Esta posição de destaque que a ciência ocupa proporciona um verdadeiro festival de mau usos de argumentos científicos em meios não-científicos. É muito comum, por exemplo, lermos em jornais que “a Ciência Econômica diz que…” como forma de legitimar ou não alguma decisão de um governo ou que a “Ciência comprova que…” como se fosse possível á ciência provar alguma coisa.

Porém, se perde a dimensão da própria dificuldade que a ciência possui de encontrar respostas seguras sobre os problemas que busca identificar. Para citar um outro exemplo: em sua coluna de ontem da Folha.com, Hélio Schwartsman publicou um texto no qual a ciência médica encontra formas de mostrar que a acupuntura não é um método adequado de tratamento para diversas doenças. A despeito de nossa capacidade em discutir os aspectos técnicos dos procedimentos científicos adotados, chama atenção o fato de que nessa mesma coluna está dito que a mesma ciência anos atrás entendia que a própria acupuntura trazia benefícios à população. Ainda que autor diga que a própria ciência pode por seus próprios meios se reinventar e rever suas posições, o que nos garante de que a medicina não voltará mais uma vez a rever suas posições nas próximas décadas e dizer que a acupuntura é um método eficiente de tratamento clínico?

Nos casos relacionados à Ciência Econômica, torna-se ainda mais evidente tal uso inadequado do rótulo “ciência” a afirmações que são ainda controversas ou carecem de comprovação empírica. Por exemplo, o debate sobre a independência do Banco Central. O seu argumento essencial depende de que a hipótese sobre a neutralidade da moeda se confirme. Há economistas sérios que duvidam desta hipótese, o que tornaria o próprio debate sobre a independência do Bacen irrelevante.
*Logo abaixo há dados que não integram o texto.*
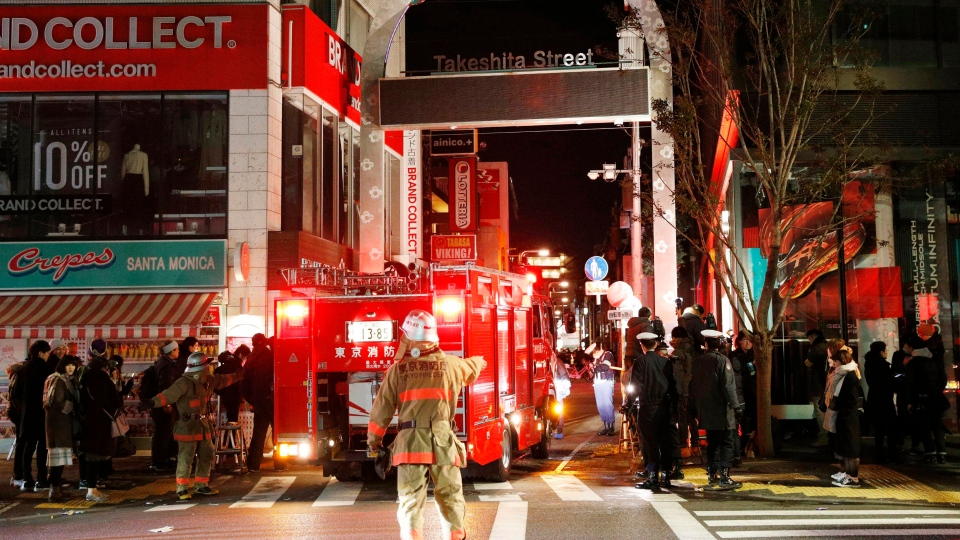 Police and firefighters inspect around the site of a car attack near Takeshita Street in Tokyo, early Tuesday, Jan. 1, 2019. A car slammed into pedestrians early Tuesday on a street where people had gathered for New Year's festivities in downtown Tokyo. (Yuta Omori/Kyodo News via AP)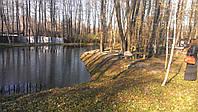 Участок в лесу со своим озером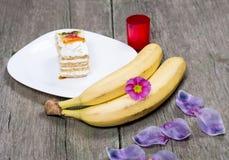 2 банана, плита при торт украшенный с цветками Стоковые Фото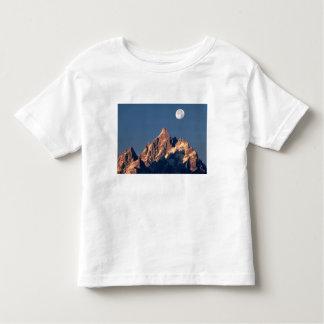 USA, Wyoming, Grand Teton NP. A full moon sets Toddler T-Shirt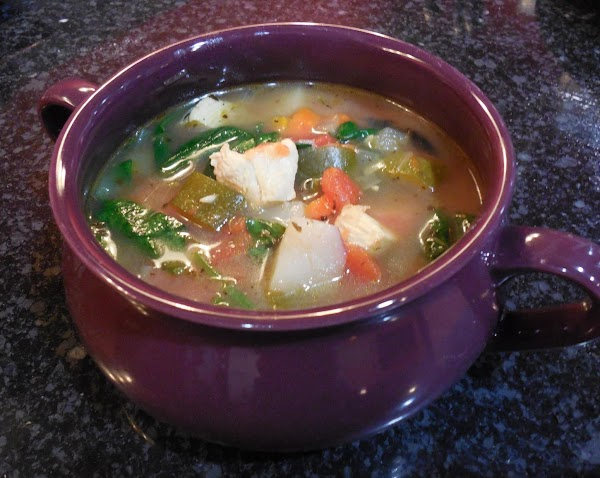Ladel soup into serving bowls. Stir in a heaping spoonful of olive tapenade and...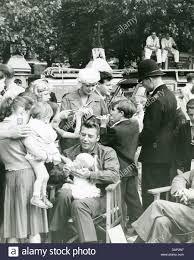 Jayne Mansfield House by Jayne Mansfield And Husband Mickey Hargitay Holding Son Zoltan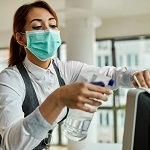 ppe thumbnail.jpg (Businesswoman with face mask disinfecting desktop PC...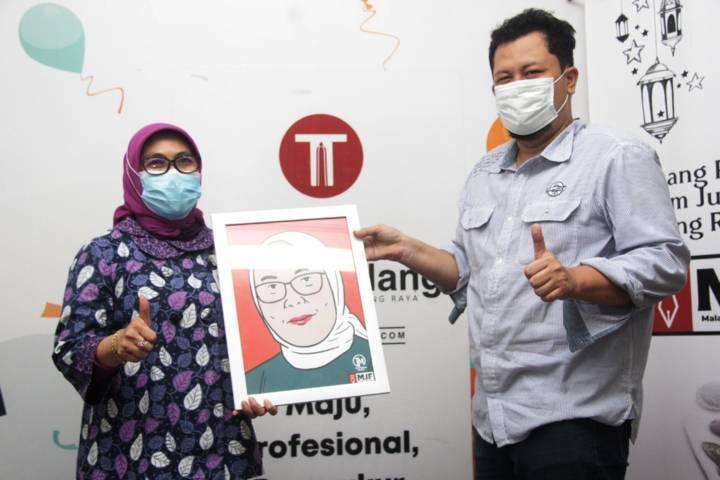 Pemimpin BNI Kantor Wilayah 18 Beby Lolita Indriani mendapat cindermata dari CEO Tugu Media Group, Irham Thoriq. (Foto: Rubianto/Tugu Malang/Tugu Jatim)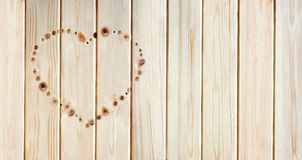 Heart made of knots on the board Stock Photography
Porém, há outros vários economistas que se esquecem desta posição divergente e vão a público defender que tal prática estaria de acordo com a “ciência econômica”. De qual ciência efetivamente será que ele fala?
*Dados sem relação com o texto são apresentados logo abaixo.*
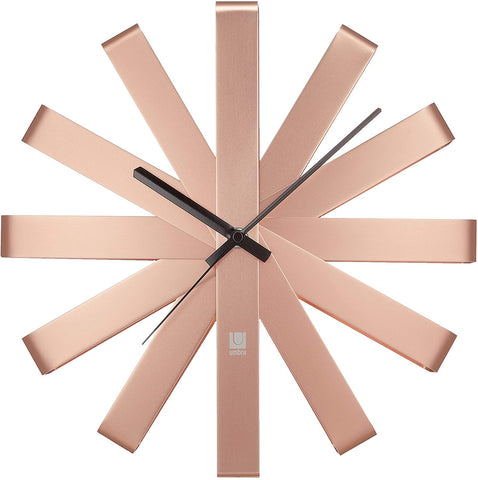 Light pink metal pieces in a star burst formation, simple black thin hands, no numbers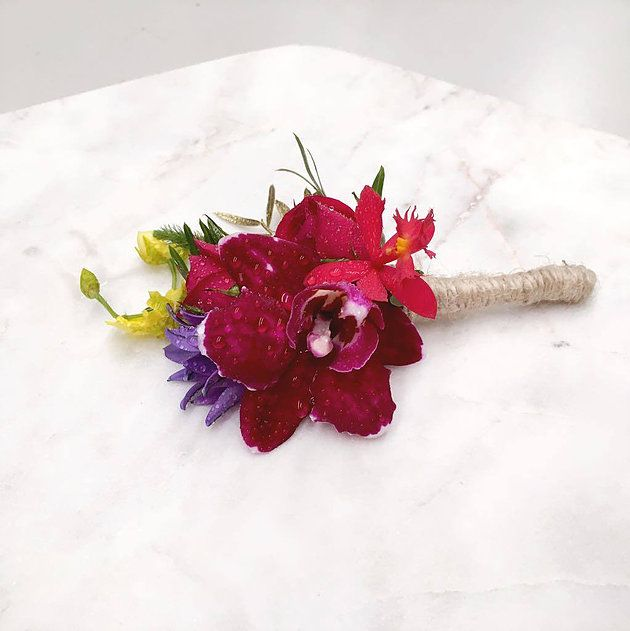 Buttonhole, Grooms flowers, Theme- Beach wedding. Bright colours with a hint of gold sprayed leaves. Tropical vibe.   Colours- Orange ,yellow, reds, Pink, blue, purple, greens.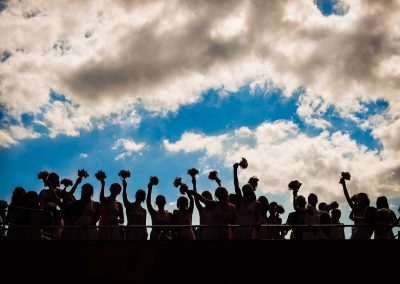 28 bridesmaids silhouetted against cloudy sky waving wedding bouquets on top of a double-decker bus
Por isto, é sempre importante ter em mente que ainda que a ciência seja talvez a nossa melhor forma de compreender o mundo que nos cerca, ela certamente não está imune a erros, a contradições, a imperfeições, e principalmente à dúvida. Esta situação não seria problemática se não utilizássemos argumentos científicos em nosso cotidiano, em nossas conversas, em nossas decisões. Pior ainda é quando nossa informação científica é adquirida em segunda mão, via um jornal, por exemplo. Nestes momentos, perdemos a dimensão da imprecisão que existe em um real argumento científico simplesmente por ser científico. É preciso realmente ter muito cuidado!